Non, 40.000 immigrés ne dorment pas toutes les nuits à l'hôtel

par Mahaut DE BUTLER
Publié le 1 mars 2017 à 19h00, mis à jour le 8 mars 2017 à 10h51
Non, 40.000 immigrés ne dorment pas toutes les nuits à l'hôtel

INTOX - Des médias d’extrême droite prétendent que près de 40.000 migrants passeraient leurs nuits à l’hôtel, aux frais du contribuable. Un chiffre largement surestimé.

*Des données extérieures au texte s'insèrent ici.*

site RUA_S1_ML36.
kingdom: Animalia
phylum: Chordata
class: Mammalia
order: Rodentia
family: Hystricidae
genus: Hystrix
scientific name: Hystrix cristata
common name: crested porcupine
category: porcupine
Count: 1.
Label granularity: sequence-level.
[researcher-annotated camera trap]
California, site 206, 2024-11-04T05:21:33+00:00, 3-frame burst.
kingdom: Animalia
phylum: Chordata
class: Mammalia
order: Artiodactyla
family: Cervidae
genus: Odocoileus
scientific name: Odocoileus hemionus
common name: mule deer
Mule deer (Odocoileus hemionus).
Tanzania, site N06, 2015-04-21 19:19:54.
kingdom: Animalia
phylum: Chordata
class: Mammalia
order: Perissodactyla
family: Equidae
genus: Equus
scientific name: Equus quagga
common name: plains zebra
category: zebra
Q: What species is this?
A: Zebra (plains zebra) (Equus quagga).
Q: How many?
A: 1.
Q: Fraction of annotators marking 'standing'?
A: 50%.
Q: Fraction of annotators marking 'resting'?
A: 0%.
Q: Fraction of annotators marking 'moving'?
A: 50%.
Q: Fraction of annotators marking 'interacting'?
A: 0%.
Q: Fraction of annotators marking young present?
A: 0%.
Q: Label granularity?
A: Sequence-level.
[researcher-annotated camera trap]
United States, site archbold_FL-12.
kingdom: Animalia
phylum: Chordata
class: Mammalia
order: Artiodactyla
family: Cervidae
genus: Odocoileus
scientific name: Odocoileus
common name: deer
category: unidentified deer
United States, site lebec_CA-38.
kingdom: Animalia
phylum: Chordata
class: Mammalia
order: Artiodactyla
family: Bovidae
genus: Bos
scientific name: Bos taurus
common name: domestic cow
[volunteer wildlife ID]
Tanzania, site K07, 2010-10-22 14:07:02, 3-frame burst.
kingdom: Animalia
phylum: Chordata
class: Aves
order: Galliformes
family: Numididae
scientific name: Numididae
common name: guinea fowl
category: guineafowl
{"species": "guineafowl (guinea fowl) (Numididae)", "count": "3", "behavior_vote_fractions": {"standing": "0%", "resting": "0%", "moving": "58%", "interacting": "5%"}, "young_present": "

Mettre dos à dos réfugiés et SDF "français", une vieille habitude de la fachosphère. Une fausse information circule actuellement sur les réseaux sociaux, selon laquelle "40 000 immigrés" dormiraient à l’hôtel en France, avec le financement de l’Etat. Issu d’un article du magazine d'extrême droite Minute, repris par les sites Le Salon Beige et Fdesouche, ce chiffre est largement manipulé. Nous l’avons vérifié dans le cadre de CrossCheck, un consortium de journalistes luttant contre les fausses informations dont fait partie LCI

L’article en question s’appuie sur le dernier rapport de la Cour des Comptes, qui note une augmentation du nombre de nuitées à l’hôtel affectées à des personnes sans domicile. Ce nombre est passé de 32 300 nuitées en 2014 à 37 950 en 2015. Minute utilise ce dernier chiffre pour parler de "40 000 immigrés" en alléguant que ces nuitées concernent surtout des demandeurs d’asile. Mais cette affirmation est infondée, comme en témoignent les chiffres disponibles dans le rapport. 

Un chiffre au mieux trompeur, au pire manipulé

Capture Cour des comptes

Il est très difficile de connaître l’origine des personnes hébergées, car l’accueil en hébergement est inconditionnel en France. En réalité, la Cour des comptes ne précise pas la proportion de réfugiés concernés par rapport à ceux que Minute appelle "nos bons vieux clochards d’autrefois".

Mais une chose est sûre : en janvier 2016, toujours selon la Cour des comptes, 40% des demandeurs d’asile étaient hébergés en dehors du dispositif dédié aux migrants, "soit par leurs propres moyens, soit pour partie dans les dispositifs d’urgence généralistes." En effet, l’institution remarque que les moyens déployés pour héberger les demandeurs d’asile sont insuffisants, notamment en région parisienne. Résultat, ils sont nombreux à devoir se débrouiller seuls ou se rabattre sur les solutions d’accueil globales, dont les hôtels.

Poursuivons le calcul : même en prenant 40% des 80 075 demandeurs d’asile enregistrés en 2015, le résultat reste inférieur aux estimations du magazine. En outre, l’accueil en hôtel ne représente qu’une partie des "dispositifs d’urgence généralistes". Les sans-abri peuvent notamment s'orienter vers des centres d'hébergement d'urgence, des "lits halte soins santé" ou encore des centres d'hébergement et de réinsertion sociale (CHRS). Il est donc clair que le chiffre de "40.000 immigrés" est au mieux trompeur, au pire manipulé.